Israel starts construction on Gaza underground wall
by Associated Press
JerusalemSep 10, 2016 - 12:00 am GMT+3
by Associated Press
Sep 10, 2016 12:00 am
Israeli defense officials on Thursday said the government has begun work on a massive underground barrier along the border with Gaza meant to block Hamas militants from tunneling into Israel. The project is the hallmark of a huge Israeli effort to halt the Hamas tunnels, which military officials have identified as a strategic threat. Hamas militants have used underground tunnels to attack Israelis.
During a 2014 war, Hamas militants managed on several occasions to make their way into Israel through their tunnel network, though they did not reach nearby civilian areas.
Israel destroyed some 32 tunnels during that conflict and has announced the discovery of several more tunnels since then. Israel has already surrounded Gaza with a sophisticated above-ground fence fortified with sensors, cameras, barbed wire and watch towers.
The defense officials, speaking on condition of anonymity because they were discussing a classified matter, said work on the underground barrier had begun in recent weeks. When it is completed, it is expected to stretch the entire length of the roughly 70-kilometer border. The officials said the concrete barrier will run dozens of meters deep. Israel is currently building an initial phase of the barrier over a small stretch of land measuring dozens of meters.
At Kibbutz Erez, a community on Israel's southern border with Gaza, work crews were busy Thursday using cranes, heavy machinery and cement mixers. Caravans were scattered around the site, while large metal pipes ran along the ground. The officials said the barrier's construction could take years.

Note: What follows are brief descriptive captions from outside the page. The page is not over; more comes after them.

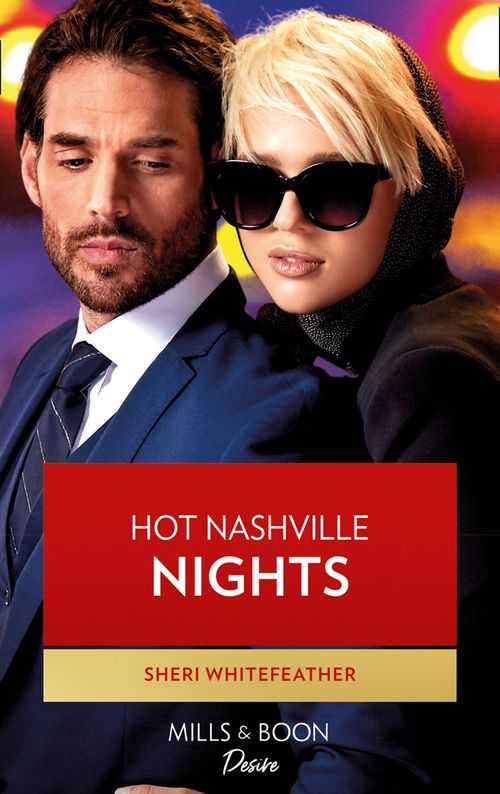 Hot Nashville Nights (Mills & Boon Desire) (Daughters of Country, Book 1) (9780008904401)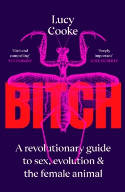 Cover image of book Bitch: A Revolutionary Guide to Sex, Evolution and the Female Animal by Lucy Cooke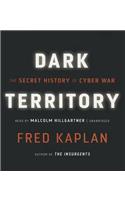 Dark Territory: The Secret History of Cyber War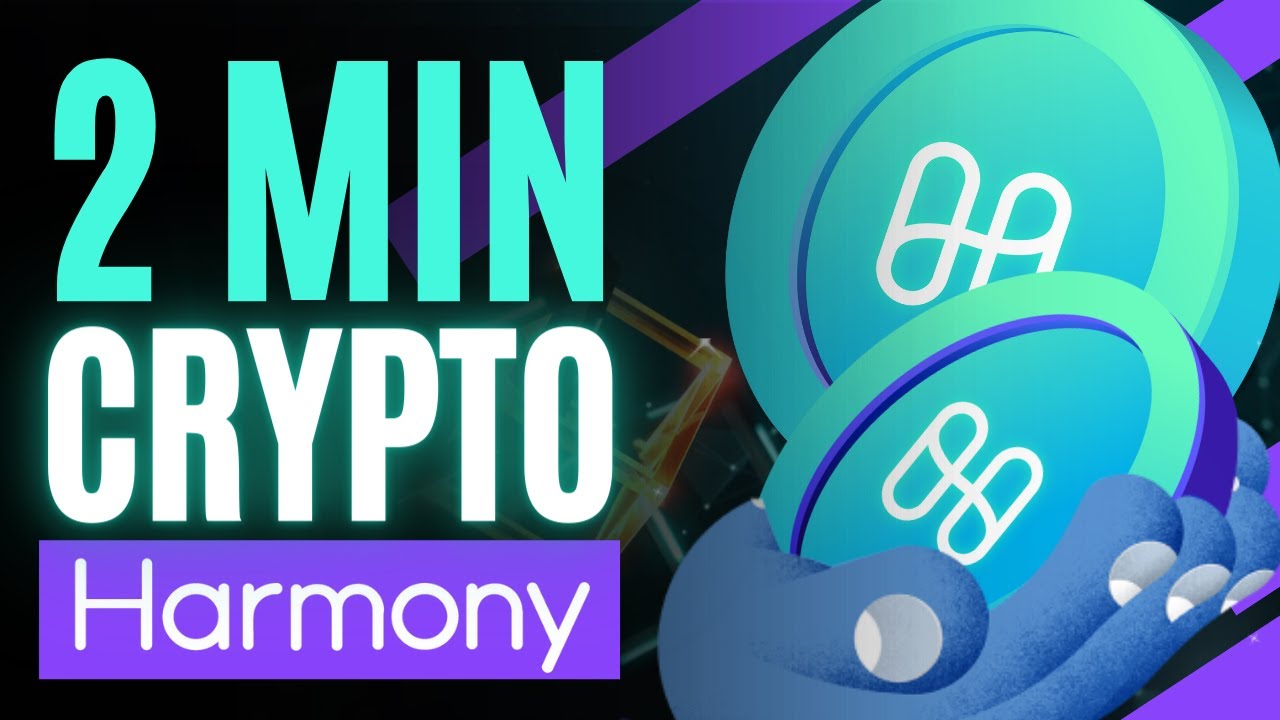 Harmony ONE Explained | 2 Minute Crypto
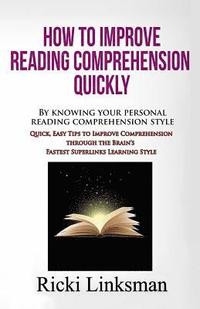bokomslag How to Improve Reading Comprehension Quickly: By Knowing Your Personal Reading Comprehension Style: Quick, Easy Tips to Improve Comprehension through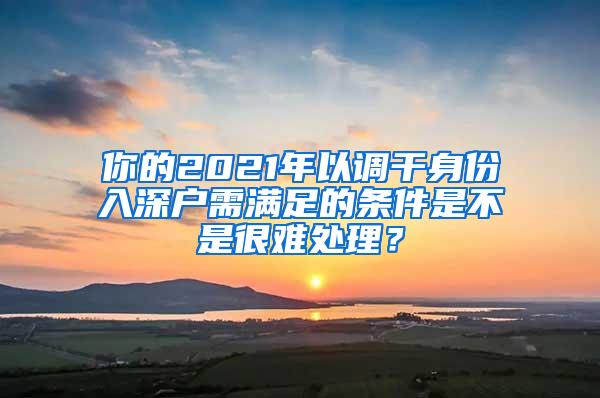 你的2021年以调干身份入深户需满足的条件是不是很难处理？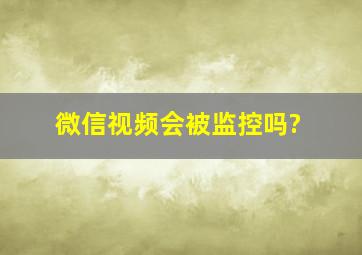 微信视频会被监控吗?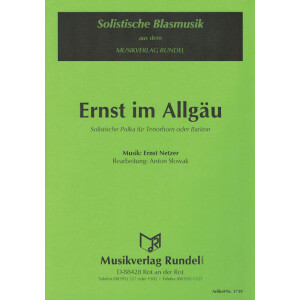Ernst im Allgäu - Solo für Tenorhorn oder Bariton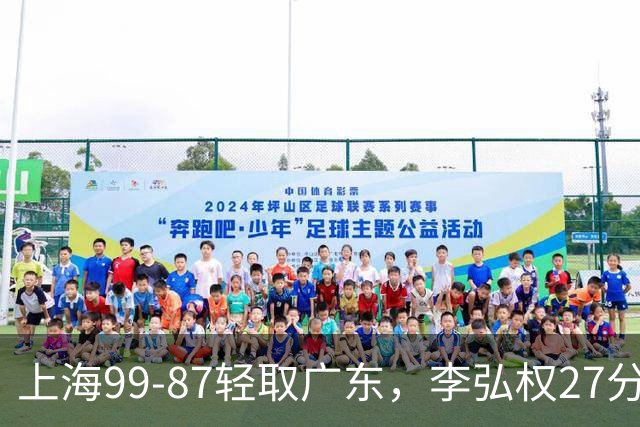 上海99-87轻取广东，李弘权27分，李添荣20分，徐杰14分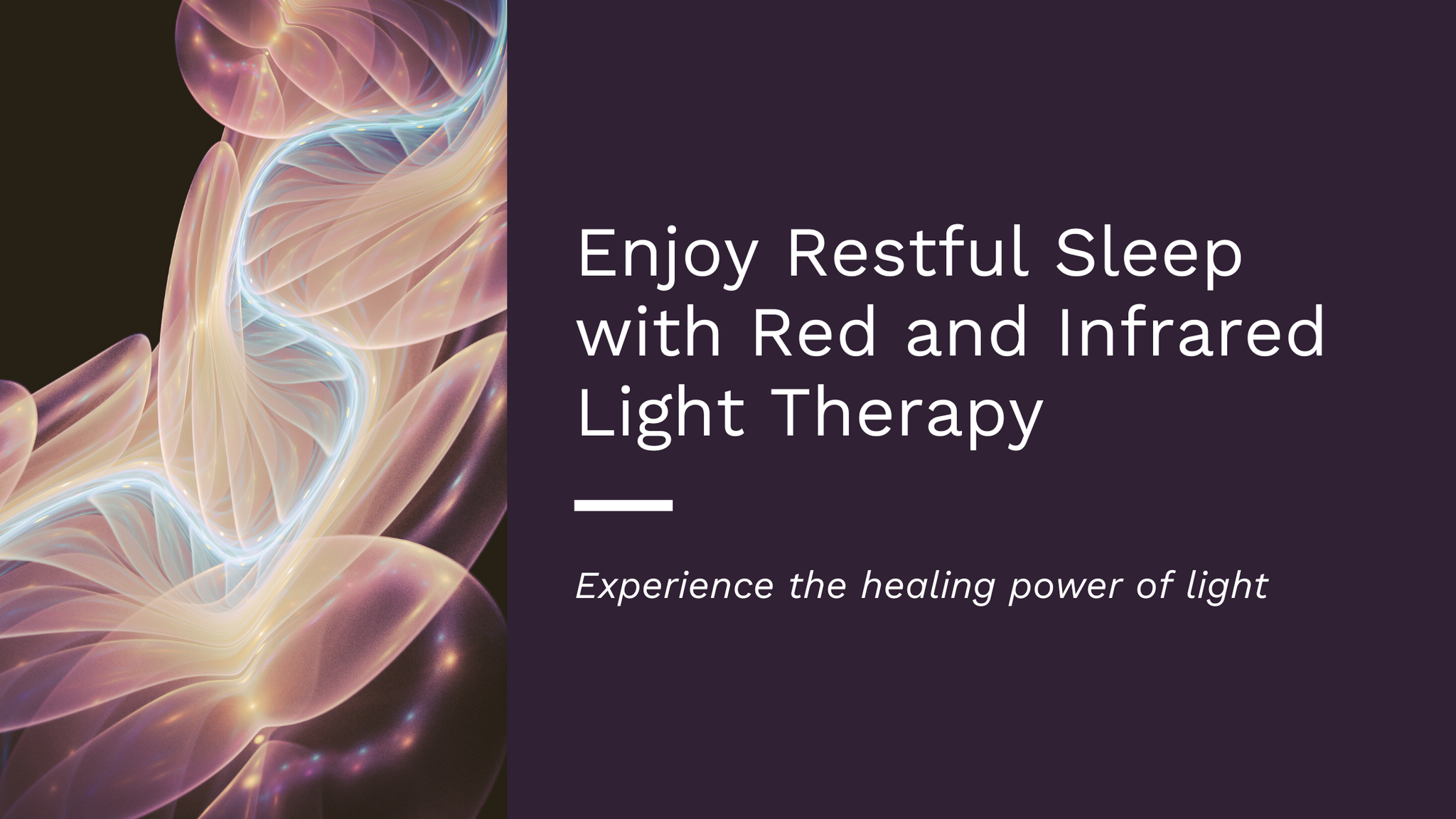 Red and Infrared Light Therapy: A Natural Way to Sleep Better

Salah Bardawil, a senior Hamas official in Gaza, said the group would not be deterred. "The Palestinian people and the resistance can overcome all the obstacles made by the occupation. The resistance is creative and advanced and doesn't care about the occupation's procedures," he said.
Meanwhile, the Palestinian high court on Thursday postponed municipal elections that had been set for next month, putting on hold what would have been the first real test of political support for archrivals Hamas and Fatah in a decade. The delay of the vote is bound to stir more tensions between Fatah, the movement of Western-backed Palestinian President Mahmoud Abbas, and Hamas, an Islamic militant group.
It will also make it less likely the two sides will be able to end their territorial split, with Hamas entrenched in the Gaza Strip and Abbas in autonomous enclaves of the Israeli-occupied West Bank. The rift has undercut Abbas' claim to be a leader of all Palestinians and weakened him in past negotiations with Israel on Palestinian statehood.
The Oct. 8 vote would have been their first electoral contest since Hamas drove Abbas loyalists from their posts in Gaza in 2007, a year after the group won parliament elections. Since the Hamas takeover, repeated reconciliation attempts have failed while both sides deepened control over their respective territories.